The top traumatic events (as also mentioned here) are listed as:
- The death of a loved one.
- Separation or divorce.
- Getting married.
- Major illness or injury.
- Starting a new job.
- Job loss.
- Workplace stressors.
- Financial problems.
- Moving to a new house, town of country.
I recommend the following books that you could use to talk to your children about divorce: “Mama and Daddy Bear’s Divorce“, “Two Homes” and “Living with Mom and Living with Dad“.
The impact of divorce on children can be profound, and long lasting
Traumatic changes which children of divorced families are facing:
- Having a second home.

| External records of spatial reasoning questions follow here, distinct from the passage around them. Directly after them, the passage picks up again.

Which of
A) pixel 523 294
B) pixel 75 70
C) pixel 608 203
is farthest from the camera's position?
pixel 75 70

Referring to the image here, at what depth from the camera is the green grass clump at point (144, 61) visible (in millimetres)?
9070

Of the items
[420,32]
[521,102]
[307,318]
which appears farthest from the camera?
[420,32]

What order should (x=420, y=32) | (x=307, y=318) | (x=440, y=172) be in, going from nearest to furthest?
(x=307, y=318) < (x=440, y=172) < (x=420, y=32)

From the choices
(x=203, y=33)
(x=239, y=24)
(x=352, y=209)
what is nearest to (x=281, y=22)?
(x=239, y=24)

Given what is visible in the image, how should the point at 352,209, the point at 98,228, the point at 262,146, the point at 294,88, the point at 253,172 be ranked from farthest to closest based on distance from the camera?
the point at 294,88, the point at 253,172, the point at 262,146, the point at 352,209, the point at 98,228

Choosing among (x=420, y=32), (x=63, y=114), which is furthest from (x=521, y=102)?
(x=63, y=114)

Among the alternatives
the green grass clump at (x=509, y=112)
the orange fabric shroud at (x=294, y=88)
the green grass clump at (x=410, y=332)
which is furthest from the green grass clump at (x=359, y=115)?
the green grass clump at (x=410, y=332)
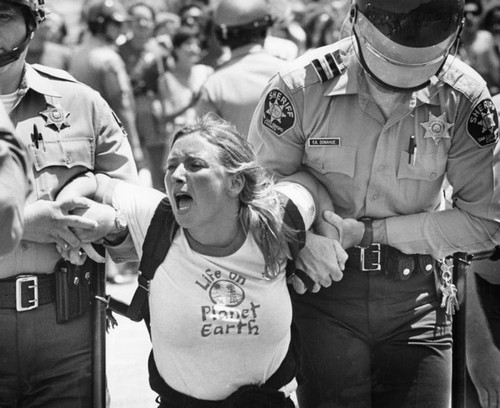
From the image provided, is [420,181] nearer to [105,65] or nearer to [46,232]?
[46,232]

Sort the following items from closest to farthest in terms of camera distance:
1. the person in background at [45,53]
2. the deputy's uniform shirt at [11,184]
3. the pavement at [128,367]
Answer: the deputy's uniform shirt at [11,184]
the pavement at [128,367]
the person in background at [45,53]

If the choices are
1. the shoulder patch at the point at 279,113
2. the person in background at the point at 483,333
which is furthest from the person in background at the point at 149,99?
the shoulder patch at the point at 279,113

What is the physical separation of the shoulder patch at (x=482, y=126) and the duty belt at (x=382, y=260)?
1.55ft

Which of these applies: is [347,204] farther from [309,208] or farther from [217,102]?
[217,102]

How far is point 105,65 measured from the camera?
29.0ft

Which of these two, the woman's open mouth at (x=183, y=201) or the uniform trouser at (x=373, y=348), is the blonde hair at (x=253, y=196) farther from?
the uniform trouser at (x=373, y=348)

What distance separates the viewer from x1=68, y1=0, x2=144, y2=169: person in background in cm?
884

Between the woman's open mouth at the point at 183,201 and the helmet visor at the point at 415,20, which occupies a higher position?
the helmet visor at the point at 415,20

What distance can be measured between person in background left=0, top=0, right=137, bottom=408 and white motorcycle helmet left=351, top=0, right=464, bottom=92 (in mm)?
983

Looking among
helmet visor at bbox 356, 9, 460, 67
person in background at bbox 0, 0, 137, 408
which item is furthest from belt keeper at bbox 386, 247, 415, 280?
person in background at bbox 0, 0, 137, 408

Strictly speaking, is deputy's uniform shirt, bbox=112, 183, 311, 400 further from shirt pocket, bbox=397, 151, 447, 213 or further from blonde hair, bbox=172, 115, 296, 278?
shirt pocket, bbox=397, 151, 447, 213

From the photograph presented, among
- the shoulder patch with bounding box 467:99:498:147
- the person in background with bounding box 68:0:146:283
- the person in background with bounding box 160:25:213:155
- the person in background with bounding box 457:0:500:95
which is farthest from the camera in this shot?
the person in background with bounding box 457:0:500:95

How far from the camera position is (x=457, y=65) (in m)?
3.68

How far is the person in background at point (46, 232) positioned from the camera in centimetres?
344
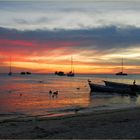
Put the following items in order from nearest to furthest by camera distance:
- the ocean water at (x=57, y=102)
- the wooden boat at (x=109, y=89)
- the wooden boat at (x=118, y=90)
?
the ocean water at (x=57, y=102), the wooden boat at (x=118, y=90), the wooden boat at (x=109, y=89)

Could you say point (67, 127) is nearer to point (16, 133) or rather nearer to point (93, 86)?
point (16, 133)

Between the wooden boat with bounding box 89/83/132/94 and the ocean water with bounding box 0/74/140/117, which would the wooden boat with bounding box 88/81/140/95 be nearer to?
the wooden boat with bounding box 89/83/132/94

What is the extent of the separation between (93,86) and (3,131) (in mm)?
50149

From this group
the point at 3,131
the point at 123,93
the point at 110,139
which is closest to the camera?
the point at 110,139

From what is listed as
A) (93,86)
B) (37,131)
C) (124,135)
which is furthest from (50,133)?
(93,86)

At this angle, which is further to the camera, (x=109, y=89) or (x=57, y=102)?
(x=109, y=89)

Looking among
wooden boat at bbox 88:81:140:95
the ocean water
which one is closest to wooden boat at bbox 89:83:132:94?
wooden boat at bbox 88:81:140:95

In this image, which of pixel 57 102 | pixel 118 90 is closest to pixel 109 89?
pixel 118 90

Imagine yourself as parent to be moved weekly from one house to another, where rules and routines differ (even slightly, it differs).
- Not all their belongings are there, some of which might let them feel at home or secure.
- Forgetting belongings at the other parent’s house which they haven’t even thought of.
- The impact of dealing with a new girl-or boyfriend in their parent’s life.
- New “siblings” to get along with.
- New “siblings” at home who might occupy or cling to his / her dad / mom and who says it’s my dad / mom and more.
- Sharing a room with a new sibling (essentially a stranger at first).
- Adjust to new friends in a dad’s or mom’s life.
- New ways in which a dad or mom acts and socialises (as age doesn’t matter – whether you are 12, 16, or 82, love sets free feeling good hormones of which endorphin is one, in your brain, and you act differently).
- Dealing with feelings like: ‘Does my mom / dad still love me?’. ‘Won’t she / he forget about me because his new family lives with him now?’
- A new baby, and / or ‘siblings’ and divided attention from a parent.
- A new school.
- A new caretaker to adjust to.
- Less financial privileges.
- More financial privileges.
- Different financial privileges at the two different households.
- New unknown emotions and feelings like sadness, guilt (many children believe it was their mistake that their parents got divorced), anger, isolation, depression, insecurities and more.
- Identity and role changes (not being the youngest / oldest in the family any more).
- Perceived ‘unfair’ discipline by mom’s / dad’s new boy- or girlfriend.
Put yourself in your children’s shoes
It really is important that you put yourself in your child’s / children’s shoes and try to experience what they might be experiencing. Remember every child is different and not all of them will experience the same emotions and feelings. What a child will experience will depend on aspects like his position in a family, personality types, previous trauma and setbacks in his / her life and more.
Conclusion: Why do you as parent need to consider post-divorce recovery seriously?
Important: The aim of this information isn’t to make you feel more guilty about your divorce. You might have been in a verbal / emotional / physical abusive relationship or in a relationship with a spouse who is addicted, cheats on you and more. Sometimes you don’t actually have another option but to get divorced (and depending of your circumstances it might be better for you and your children). The aim is however to give you a better perspective of what the theory says about divorce, and the impact thereof on families, and to understand what your children might be experiencing when dealing with parents’ divorce. This will give you good tools to help them deal with these huge challenges.